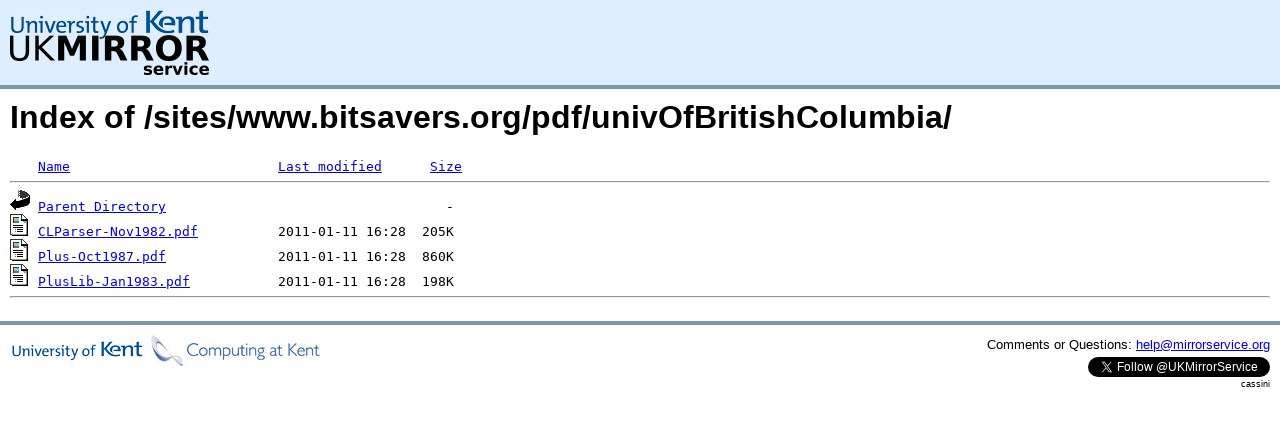

--- FILE ---
content_type: text/html;charset=UTF-8
request_url: https://ftp.mirrorservice.org/sites/www.bitsavers.org/pdf/univOfBritishColumbia/
body_size: 2231
content:
<!DOCTYPE HTML PUBLIC "-//W3C//DTD HTML 3.2 Final//EN">
<html>
 <head>
  <title>Index of /sites/www.bitsavers.org/pdf/univOfBritishColumbia</title>
<script async src="https://www.googletagmanager.com/gtag/js?id=G-F83S6SQT9G"></script><script>window.dataLayer = window.dataLayer || []; function gtag(){dataLayer.push(arguments);} gtag('js', new Date()); gtag('config', 'G-F83S6SQT9G');</script><link rel="stylesheet" type="text/css" media="screen" href="/include/style.css"> </head>
 <body>
<div id="header">
<a href="/"><img src="/include/ukms-kent1.png" alt="UK Mirror Service"></a>
</div>

<div id="content">


<h1>Index of /sites/www.bitsavers.org/pdf/univOfBritishColumbia/</h1>
<pre><img src="/icons/blank.gif" alt="Icon "> <a href="?C=N;O=D">Name</a>                          <a href="?C=M;O=A">Last modified</a>      <a href="?C=S;O=A">Size</a>  <hr><img src="/icons/back.gif" alt="[PARENTDIR]"> <a href="/sites/www.bitsavers.org/pdf/">Parent Directory</a>                                   -   
<img src="/icons/layout.gif" alt="[   ]"> <a href="CLParser-Nov1982.pdf">CLParser-Nov1982.pdf</a>          2011-01-11 16:28  205K  
<img src="/icons/layout.gif" alt="[   ]"> <a href="Plus-Oct1987.pdf">Plus-Oct1987.pdf</a>              2011-01-11 16:28  860K  
<img src="/icons/layout.gif" alt="[   ]"> <a href="PlusLib-Jan1983.pdf">PlusLib-Jan1983.pdf</a>           2011-01-11 16:28  198K  
<hr></pre>
</div>

<div class="clear"></div>

<div id="footer">
	<div id="footer_left">
		<a href="http://www.cs.kent.ac.uk/"><img src="/include/CompLab-thin.jpg" alt="University of Kent Computing"></a>
	</div>
	<div id="footer_right">
		<p>Comments or Questions: <a href="mailto:help@mirrorservice.org">help@mirrorservice.org</a></p>
		<a href="https://twitter.com/UKMirrorService" class="twitter-follow-button" data-show-count="false">Follow @UKMirrorService</a>
		<script>!function(d,s,id){var js,fjs=d.getElementsByTagName(s)[0];if(!d.getElementById(id)){js=d.createElement(s);js.id=id;js.src="//platform.twitter.com/widgets.js";fjs.parentNode.insertBefore(js,fjs);}}(document,"script","twitter-wjs");</script>
		<p style="font-size: xx-small">cassini</p>
	</div>
</div>
</body></html>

What is needed =>
Write the listing again exactly, duplicating every line and skipping the pictures.

Solution to the exercise =>
--- FILE ---
content_type: text/html;charset=UTF-8
request_url: https://ftp.mirrorservice.org/sites/www.bitsavers.org/pdf/univOfBritishColumbia/
body_size: 2231
content:
<!DOCTYPE HTML PUBLIC "-//W3C//DTD HTML 3.2 Final//EN">
<html>
 <head>
  <title>Index of /sites/www.bitsavers.org/pdf/univOfBritishColumbia</title>
<script async src="https://www.googletagmanager.com/gtag/js?id=G-F83S6SQT9G"></script><script>window.dataLayer = window.dataLayer || []; function gtag(){dataLayer.push(arguments);} gtag('js', new Date()); gtag('config', 'G-F83S6SQT9G');</script><link rel="stylesheet" type="text/css" media="screen" href="/include/style.css"> </head>
 <body>
<div id="header">
<a href="/"><img src="/include/ukms-kent1.png" alt="UK Mirror Service"></a>
</div>

<div id="content">


<h1>Index of /sites/www.bitsavers.org/pdf/univOfBritishColumbia/</h1>
<pre><img src="/icons/blank.gif" alt="Icon "> <a href="?C=N;O=D">Name</a>                          <a href="?C=M;O=A">Last modified</a>      <a href="?C=S;O=A">Size</a>  <hr><img src="/icons/back.gif" alt="[PARENTDIR]"> <a href="/sites/www.bitsavers.org/pdf/">Parent Directory</a>                                   -   
<img src="/icons/layout.gif" alt="[   ]"> <a href="CLParser-Nov1982.pdf">CLParser-Nov1982.pdf</a>          2011-01-11 16:28  205K  
<img src="/icons/layout.gif" alt="[   ]"> <a href="Plus-Oct1987.pdf">Plus-Oct1987.pdf</a>              2011-01-11 16:28  860K  
<img src="/icons/layout.gif" alt="[   ]"> <a href="PlusLib-Jan1983.pdf">PlusLib-Jan1983.pdf</a>           2011-01-11 16:28  198K  
<hr></pre>
</div>

<div class="clear"></div>

<div id="footer">
	<div id="footer_left">
		<a href="http://www.cs.kent.ac.uk/"><img src="/include/CompLab-thin.jpg" alt="University of Kent Computing"></a>
	</div>
	<div id="footer_right">
		<p>Comments or Questions: <a href="mailto:help@mirrorservice.org">help@mirrorservice.org</a></p>
		<a href="https://twitter.com/UKMirrorService" class="twitter-follow-button" data-show-count="false">Follow @UKMirrorService</a>
		<script>!function(d,s,id){var js,fjs=d.getElementsByTagName(s)[0];if(!d.getElementById(id)){js=d.createElement(s);js.id=id;js.src="//platform.twitter.com/widgets.js";fjs.parentNode.insertBefore(js,fjs);}}(document,"script","twitter-wjs");</script>
		<p style="font-size: xx-small">cassini</p>
	</div>
</div>
</body></html>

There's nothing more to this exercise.